The invention relates to an automatic bowling alley, particularly a table bowling alley having a pin support plate provided at one end of a bowling lane that receives the pins and with which a pin setup frame is associated that has a pin magazine disposed above the pin support plate, and having a control console provided at the other end of the bowling lane.
In a bowling alley, when the pins are not secured on a cable, with which they can be righted again and positioned on the provided space following a throw, special devices are required with which the fallen pins collected in a pin pit are raised afterwards, supplied to a pin distributor and then placed, at the correct location, onto the bowling alley. The mode of operation of such a pin setup frame is relatively complicated in that it is provided in many bowling game regulations that a second throw is to be taken at the pins still standing after the first throw. Thus, the full set of pins is not to be positioned on the bowling alley each time, which leads to considerable problems in the distribution of the loosely piled-up, fallen pins.
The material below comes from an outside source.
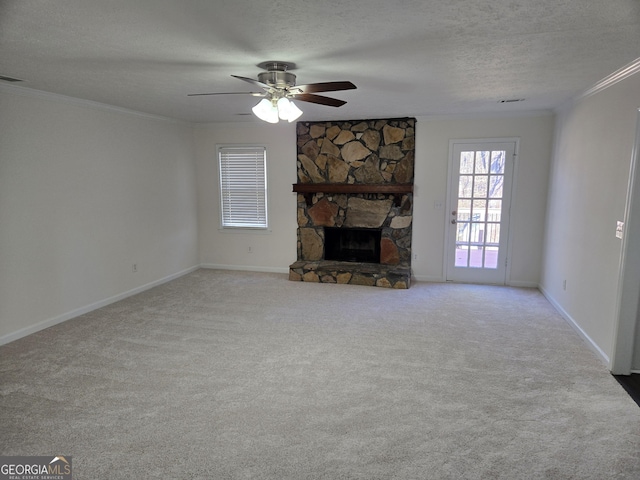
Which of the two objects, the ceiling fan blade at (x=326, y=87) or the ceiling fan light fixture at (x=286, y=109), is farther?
the ceiling fan light fixture at (x=286, y=109)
To remedy these problems, a pin setup device for positioning cable-free pins on a pin placement surface is already known from DE-OS 2,259,336; this device comprises a pin magazine disposed above the pin placement surface and having throughgoing openings for pins, and a pin placement surface below this, which can be raised and lowered and has fallen pin pipes that are oriented toward the throughgoing pin openings, with the inside diameter of the fallen pin pipes being only slightly larger than the maximum outer diameter of the pin. The pin placement plate has on its top side gripper forks which can be extended into and retracted from the fallen pin pipes by their fork arms at a right angle to the falling direction of the pins, the gripper fork spacing being less than the pin head diameter. For the case that, following a throw, fallen pins should be cleared away and standing pins should maintain their position, first the standing pins must be lifted, the fallen pins must be cleared away, and subsequently the lifted pins are returned to their old position on the pin placement surface. This requires, along with the additional pin placement plate having the gripper forks associated with the fallen pin pipes, an additional clearing mechanism for the fallen pins.